Segment Start: TEXT EXCERPT

For Obama, transparency is an ale-ment

One more citizen eager for information on how his tax dollars are spent has just learned a key lesson about the most transparent administration in history: It is futile to ask the Obama administration for anything — unless there’s something in it for the administration. Like, say, a flood of sensitive information leaked from the highest political levels, possibly making Obama look good if mostly placing American citizens, covert assets and several countries’ operations at risk.

This week’s more benign revelation is the White House recipe for Honey Brown Ale, with a curiously over-the-top public relations rollout — dontcha want a White House that makes beer? (cough-Romney’s a Mormon-cough) — prompted by a request under the Freedom of Information Act, or FOIA.

FOIAing a White House is a good test of its commitment to transparency. Some White House offices are exempt from the law, several are expressly covered, but most offices, being creatures of whimsical, ad hoc organizational charts, are whatever the White House says — unless you’ve got lawyers, years and money.

But this crowd is all about transparency. Just ask them. Though, a “testy exchange” with spokesman Jay Carney, insisting that campaign promises of transparency prove they’ve been transparent, affirms Paul Ryan’s quip that Obama “puts promises on the record, and then calls that the record.” Obama even closed to the press an event to receive an award for transparency. Really.

Segment End: TEXT EXCERPT

- **WORK TASK 1**
Reproduce the passage from the column on White House transparency word for word. Begin at the words "For Obama, transparency" and stop after "Act, or FOIA.".
- **WORK TASK 2**
Summarize the column on White House transparency in two sentences.

Segment Start: RECORD SET

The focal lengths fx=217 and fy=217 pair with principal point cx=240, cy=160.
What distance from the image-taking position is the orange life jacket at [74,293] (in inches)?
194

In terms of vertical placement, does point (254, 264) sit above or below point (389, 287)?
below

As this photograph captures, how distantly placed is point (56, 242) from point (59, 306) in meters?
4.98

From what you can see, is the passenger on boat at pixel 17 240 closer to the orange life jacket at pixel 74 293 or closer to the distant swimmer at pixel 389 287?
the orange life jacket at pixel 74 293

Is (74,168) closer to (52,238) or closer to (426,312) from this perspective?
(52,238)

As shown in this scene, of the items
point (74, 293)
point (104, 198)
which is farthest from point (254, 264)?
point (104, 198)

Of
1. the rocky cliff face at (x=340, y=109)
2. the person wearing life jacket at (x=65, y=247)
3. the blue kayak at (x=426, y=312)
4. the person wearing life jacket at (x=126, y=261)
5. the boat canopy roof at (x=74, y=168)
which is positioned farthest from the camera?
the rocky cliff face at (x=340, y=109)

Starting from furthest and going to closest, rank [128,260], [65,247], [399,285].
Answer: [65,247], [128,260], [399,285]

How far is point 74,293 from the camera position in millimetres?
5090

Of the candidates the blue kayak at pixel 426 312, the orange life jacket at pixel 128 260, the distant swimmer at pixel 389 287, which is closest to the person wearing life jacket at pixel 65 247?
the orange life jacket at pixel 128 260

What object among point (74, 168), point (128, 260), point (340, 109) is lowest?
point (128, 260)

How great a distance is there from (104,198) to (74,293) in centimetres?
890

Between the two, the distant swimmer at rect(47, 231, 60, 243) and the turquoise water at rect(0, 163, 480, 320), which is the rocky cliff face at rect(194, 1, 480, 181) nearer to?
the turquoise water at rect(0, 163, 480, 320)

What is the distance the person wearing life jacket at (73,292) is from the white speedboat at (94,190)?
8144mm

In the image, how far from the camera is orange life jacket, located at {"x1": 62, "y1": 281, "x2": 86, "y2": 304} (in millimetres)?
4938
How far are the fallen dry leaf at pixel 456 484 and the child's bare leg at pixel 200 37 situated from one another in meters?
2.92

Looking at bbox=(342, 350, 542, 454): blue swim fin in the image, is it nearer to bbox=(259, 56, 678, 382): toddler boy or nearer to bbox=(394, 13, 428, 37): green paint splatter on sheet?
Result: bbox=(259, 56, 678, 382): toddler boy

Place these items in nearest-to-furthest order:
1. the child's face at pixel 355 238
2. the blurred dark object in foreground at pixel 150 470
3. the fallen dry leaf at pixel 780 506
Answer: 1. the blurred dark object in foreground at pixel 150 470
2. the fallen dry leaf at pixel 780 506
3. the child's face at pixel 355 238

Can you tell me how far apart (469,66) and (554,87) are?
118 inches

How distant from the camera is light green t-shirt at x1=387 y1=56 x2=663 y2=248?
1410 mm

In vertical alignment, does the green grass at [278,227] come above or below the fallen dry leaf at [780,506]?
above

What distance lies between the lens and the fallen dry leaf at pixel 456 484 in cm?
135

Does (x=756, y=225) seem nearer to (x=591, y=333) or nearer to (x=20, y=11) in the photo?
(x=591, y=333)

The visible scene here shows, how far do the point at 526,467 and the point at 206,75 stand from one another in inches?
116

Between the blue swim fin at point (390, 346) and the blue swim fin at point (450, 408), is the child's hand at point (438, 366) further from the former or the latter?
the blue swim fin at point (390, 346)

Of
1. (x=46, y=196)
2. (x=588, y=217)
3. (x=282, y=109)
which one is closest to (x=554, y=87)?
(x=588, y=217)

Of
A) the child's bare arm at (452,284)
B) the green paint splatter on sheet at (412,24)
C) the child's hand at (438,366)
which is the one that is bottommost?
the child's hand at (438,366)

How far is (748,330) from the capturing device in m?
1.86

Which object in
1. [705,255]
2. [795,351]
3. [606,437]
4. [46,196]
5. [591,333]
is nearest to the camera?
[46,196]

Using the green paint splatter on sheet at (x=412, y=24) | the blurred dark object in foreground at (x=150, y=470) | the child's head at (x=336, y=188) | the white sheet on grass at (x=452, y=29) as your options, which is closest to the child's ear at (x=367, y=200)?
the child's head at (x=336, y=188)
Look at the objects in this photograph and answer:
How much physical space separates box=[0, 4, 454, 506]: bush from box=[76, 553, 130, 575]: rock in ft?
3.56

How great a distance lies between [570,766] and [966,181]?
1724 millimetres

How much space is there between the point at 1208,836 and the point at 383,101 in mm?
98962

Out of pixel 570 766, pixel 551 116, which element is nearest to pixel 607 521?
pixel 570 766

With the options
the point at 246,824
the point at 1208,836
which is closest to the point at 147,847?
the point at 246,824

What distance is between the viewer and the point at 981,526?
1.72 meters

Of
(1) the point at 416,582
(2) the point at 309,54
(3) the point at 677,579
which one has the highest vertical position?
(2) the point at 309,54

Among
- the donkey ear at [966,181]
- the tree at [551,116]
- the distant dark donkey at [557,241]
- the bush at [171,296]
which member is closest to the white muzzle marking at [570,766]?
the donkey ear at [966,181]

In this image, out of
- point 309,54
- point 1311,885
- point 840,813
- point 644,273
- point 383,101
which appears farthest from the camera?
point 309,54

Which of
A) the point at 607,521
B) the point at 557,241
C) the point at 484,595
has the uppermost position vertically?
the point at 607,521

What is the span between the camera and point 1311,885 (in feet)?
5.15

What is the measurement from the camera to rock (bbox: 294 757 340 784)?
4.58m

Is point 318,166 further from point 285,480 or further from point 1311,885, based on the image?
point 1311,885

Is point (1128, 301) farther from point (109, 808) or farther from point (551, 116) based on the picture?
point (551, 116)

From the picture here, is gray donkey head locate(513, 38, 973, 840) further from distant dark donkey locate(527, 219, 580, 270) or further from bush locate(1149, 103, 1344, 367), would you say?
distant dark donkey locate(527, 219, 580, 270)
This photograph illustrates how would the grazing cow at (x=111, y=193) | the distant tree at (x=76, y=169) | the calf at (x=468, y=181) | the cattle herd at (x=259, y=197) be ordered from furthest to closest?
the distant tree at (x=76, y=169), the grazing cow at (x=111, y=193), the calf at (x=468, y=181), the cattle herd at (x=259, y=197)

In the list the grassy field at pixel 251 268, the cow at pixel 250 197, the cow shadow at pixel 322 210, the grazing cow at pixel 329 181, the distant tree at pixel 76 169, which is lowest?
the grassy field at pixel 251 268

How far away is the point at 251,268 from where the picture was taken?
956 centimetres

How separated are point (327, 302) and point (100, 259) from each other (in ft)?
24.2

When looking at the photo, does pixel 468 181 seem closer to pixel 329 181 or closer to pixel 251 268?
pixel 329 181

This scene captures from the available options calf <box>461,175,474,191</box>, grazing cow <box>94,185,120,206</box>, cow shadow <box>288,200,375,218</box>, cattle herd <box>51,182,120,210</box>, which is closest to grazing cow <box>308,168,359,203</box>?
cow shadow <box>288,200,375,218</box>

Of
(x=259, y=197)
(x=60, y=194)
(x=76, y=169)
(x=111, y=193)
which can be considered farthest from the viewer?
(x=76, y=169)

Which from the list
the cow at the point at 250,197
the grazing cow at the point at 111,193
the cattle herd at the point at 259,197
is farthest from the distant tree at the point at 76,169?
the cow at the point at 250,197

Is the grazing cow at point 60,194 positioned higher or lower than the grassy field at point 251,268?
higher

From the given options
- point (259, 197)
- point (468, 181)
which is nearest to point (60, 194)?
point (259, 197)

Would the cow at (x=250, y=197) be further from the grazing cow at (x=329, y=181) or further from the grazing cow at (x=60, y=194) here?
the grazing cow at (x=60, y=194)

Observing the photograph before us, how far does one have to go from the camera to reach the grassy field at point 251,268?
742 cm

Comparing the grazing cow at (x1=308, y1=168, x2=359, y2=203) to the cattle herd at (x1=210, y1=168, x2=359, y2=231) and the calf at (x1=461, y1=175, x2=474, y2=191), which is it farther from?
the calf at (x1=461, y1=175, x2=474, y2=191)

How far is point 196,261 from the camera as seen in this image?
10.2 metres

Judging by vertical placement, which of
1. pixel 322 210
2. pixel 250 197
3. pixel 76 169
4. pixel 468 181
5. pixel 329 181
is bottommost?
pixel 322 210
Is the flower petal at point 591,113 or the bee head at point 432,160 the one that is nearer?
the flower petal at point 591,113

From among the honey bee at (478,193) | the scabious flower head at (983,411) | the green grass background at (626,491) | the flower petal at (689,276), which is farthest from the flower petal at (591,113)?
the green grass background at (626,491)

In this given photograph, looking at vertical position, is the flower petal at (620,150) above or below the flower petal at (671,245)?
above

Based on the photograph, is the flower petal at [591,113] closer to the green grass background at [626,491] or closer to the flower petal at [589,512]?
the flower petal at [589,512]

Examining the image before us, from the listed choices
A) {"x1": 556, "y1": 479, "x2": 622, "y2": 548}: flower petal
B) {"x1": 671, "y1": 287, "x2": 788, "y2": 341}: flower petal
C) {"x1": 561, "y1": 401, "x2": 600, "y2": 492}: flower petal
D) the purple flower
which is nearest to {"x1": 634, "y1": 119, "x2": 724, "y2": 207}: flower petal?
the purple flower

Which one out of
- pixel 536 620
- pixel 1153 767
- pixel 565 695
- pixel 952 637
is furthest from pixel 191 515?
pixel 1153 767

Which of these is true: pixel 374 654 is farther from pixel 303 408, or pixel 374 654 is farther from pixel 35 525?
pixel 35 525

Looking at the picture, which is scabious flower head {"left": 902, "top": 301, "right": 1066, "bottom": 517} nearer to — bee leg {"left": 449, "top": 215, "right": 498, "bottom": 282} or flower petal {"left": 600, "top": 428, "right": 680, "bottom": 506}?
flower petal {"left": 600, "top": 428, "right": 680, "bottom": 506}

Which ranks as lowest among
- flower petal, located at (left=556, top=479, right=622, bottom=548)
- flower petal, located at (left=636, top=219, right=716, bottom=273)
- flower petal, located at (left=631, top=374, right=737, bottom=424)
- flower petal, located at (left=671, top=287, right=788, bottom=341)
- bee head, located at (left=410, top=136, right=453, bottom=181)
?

Segment End: RECORD SET

- **WRITTEN REPLY 1**
For Obama, transparency is an ale-ment

One more citizen eager for information on how his tax dollars are spent has just learned a key lesson about the most transparent administration in history: It is futile to ask the Obama administration for anything — unless there’s something in it for the administration. Like, say, a flood of sensitive information leaked from the highest political levels, possibly making Obama look good if mostly placing American citizens, covert assets and several countries’ operations at risk.

This week’s more benign revelation is the White House recipe for Honey Brown Ale, with a curiously over-the-top public relations rollout — dontcha want a White House that makes beer? (cough-Romney’s a Mormon-cough) — prompted by a request under the Freedom of Information Act, or FOIA.

- **WRITTEN REPLY 2**
The column argues that asking the Obama administration for information is futile unless the administration gains something from the release, citing the over-the-top public relations rollout of the White House Honey Brown Ale recipe after a Freedom of Information Act request. It calls FOIA requests a good test of a White House's commitment to transparency and points to a testy exchange with spokesman Jay Carney and to Obama closing to the press an event where he received a transparency award.